La dernière ronde – Ilf-Eddine

laderniererondeUn champion d’échecs russe participe à un tournoi qualificatif pour le titre mondial. Au fur et à mesure des parties, comme monte progressivement un suspense intense, l’homme vieillissant se remémore les étapes importantes de sa vie : ses succès de jeunesse, sa découverte du haut niveau, ses années de labeur auprès de Karpov, puis son exil en France, loin de cette URSS qui a façonné son destin. Au-delà des peines et des désillusions, au-delà de la solitude, la passion perdure, à fleur de peau. Alors que les rondes se succèdent et que nous partageons ses émotions les plus intimes, son ambition intacte nous porte à espérer : cette dernière ronde le mènera-t-elle enfin à la consécration ?

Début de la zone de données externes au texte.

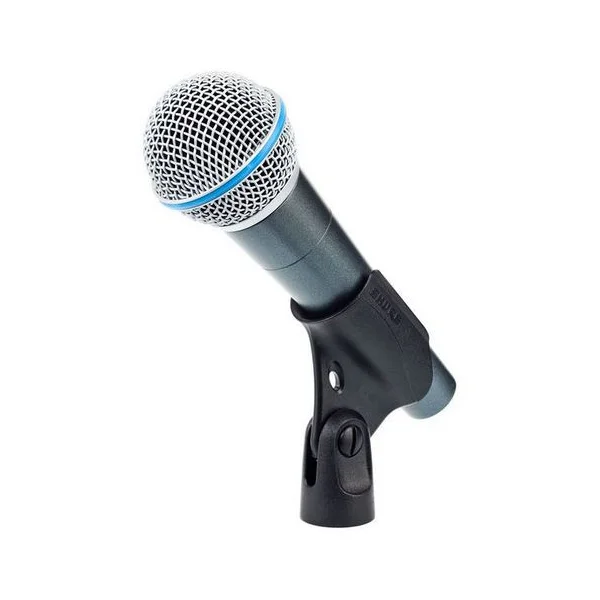 Shure Beta58 A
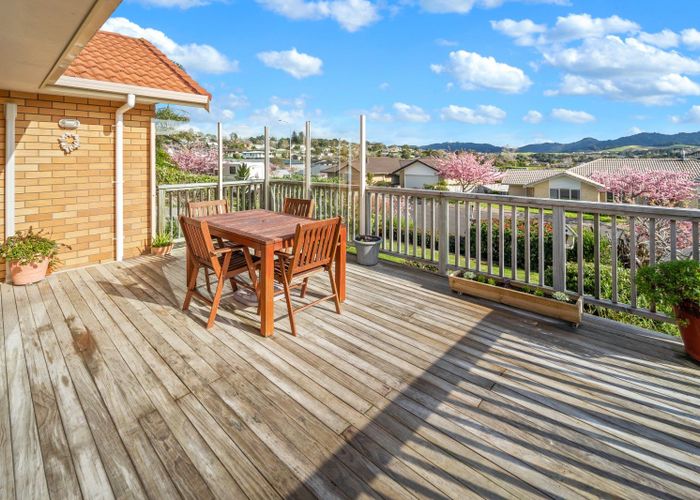  at 4 Shipwright Place, Warkworth, Warkworth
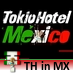 THmexico
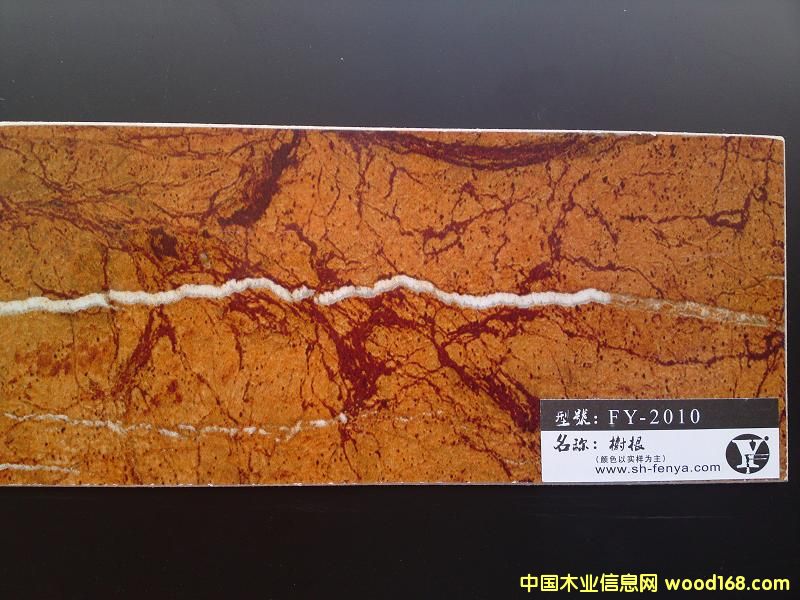 UV�����߹���Ԕ��(x��)��B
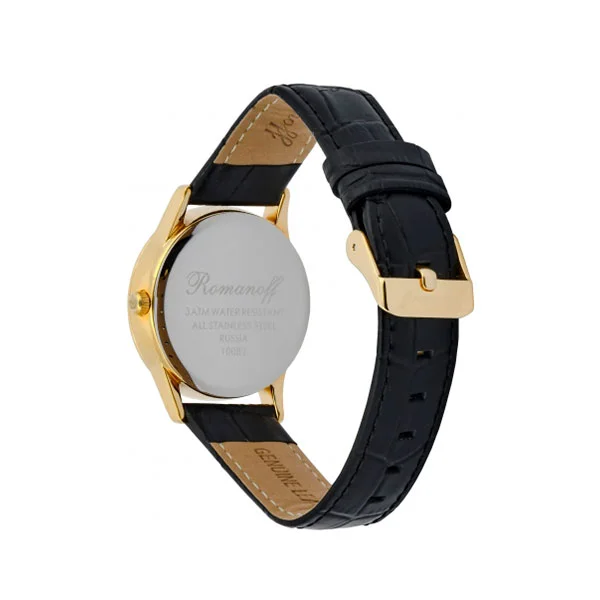 romanoff 10082A1BL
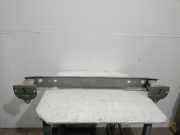 Sto?f?ngertr?ger Hinten 520230D080 Toyota Yaris III (P13) Schr?gheck 1.5 16V Hybrid (1NZ-FXE)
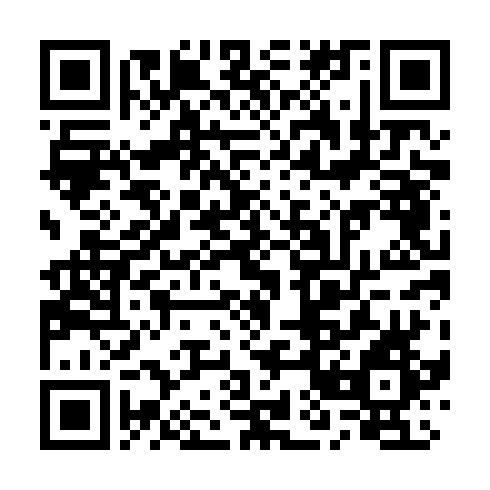 QR Code for individual listing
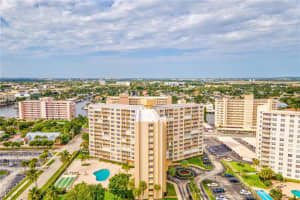 201 N Ocean Blvd APT 1006, Pompano Beach, FL 33062, Sold 03/30/22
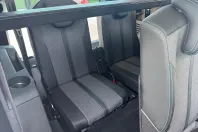 Peugeot 5008 din 2022 cu 150.000 km - oferta PEU153998 - foto 8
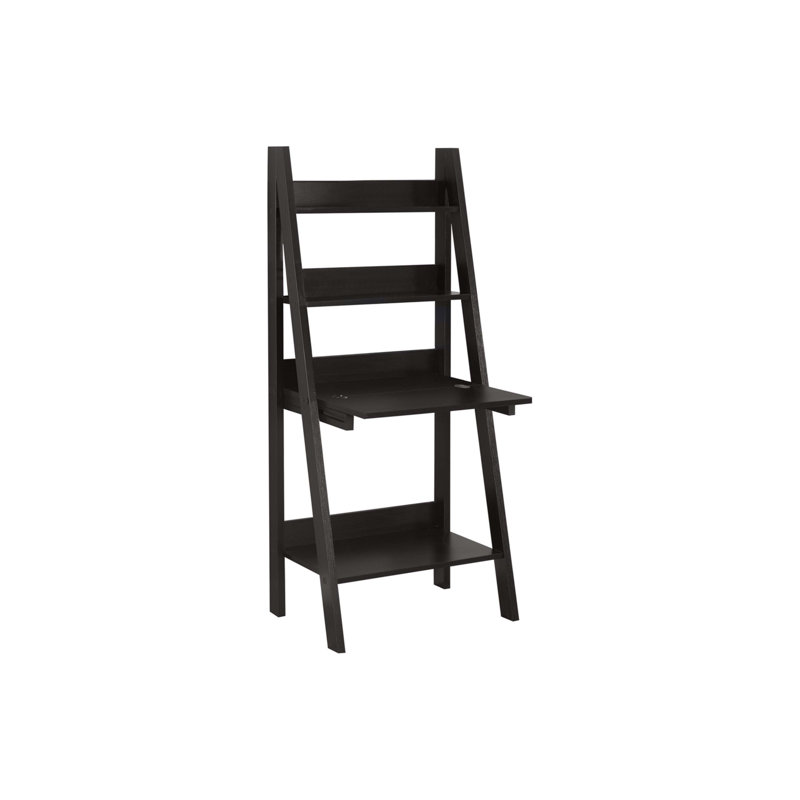 Bureau d'ordinateur, Espresso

Un premier roman rare, à la construction haletante, véritable plongée dans l’univers des échecs. Surtout, la radiographie d’un champion qui oscille en permanence entre la nécessité d’accepter ses limites et la poursuite inlassable de son rêve.

Avant de commencer cette chronique, je tiens à remercier Libfly et Elyzad pour ce partenariat.
Un septuagénaire fait le bilan de sa vie pendant un tournoi d’échec. Né en Russie, expatrié en France, il nous raconte dans les détails, toute l’intimité de sa vie, ses croyances et ses désillusions, ses victoires comme ses défaites. Sans cachotterie, il nous livre un témoignage de sa vie.
Le roman se déroule pendant un tournoi international d’échec permettant aux meilleurs de pouvoir prétendre au cercle très fermé des Grands Maîtres, champions du monde. Pendant onze confrontations, cet homme nous raconte donc entre deux coups, sa vie.
Entre explications de sa tactique pendant une partie avec des détails poussés à leur maximum en décrivant jusqu’à la case sur laquelle il pose son pion, et mémoires figées, l’auteur nous propose ici plus qu’un témoignage, c’est une vie passée au crible d’un homme qui se confesse à lui même, face à face, entre lui et lui, entre le jeune homme qu’il était et le vieillard qui dresse le bilan d’une vie simple, mais bien remplie malgré tout
J’avoue ne pas trop avoir apprécié les détails des parties d’échec, n’amenant pas grand chose finalement à l’histoire qui elle est poignante. Un résumé succinct de ses onze parties n’aurait rien enlevé au roman.
Avec une écriture très fluide, simple et sans prétention, l’auteur vous fait découvrir cette vie banale, mais malgré tout passionnante. Pas de reproche, ni de jugement, mais avec beaucoup d’humilité, cet homme sait ce qu’il vaut et se raconte à lui-même, avec toujours l’espoir d’un rêve qui ne l’a jamais quitté depuis son enfance, être le meilleur.
Je remercie Libfly et Elyzad pour ce partenariat.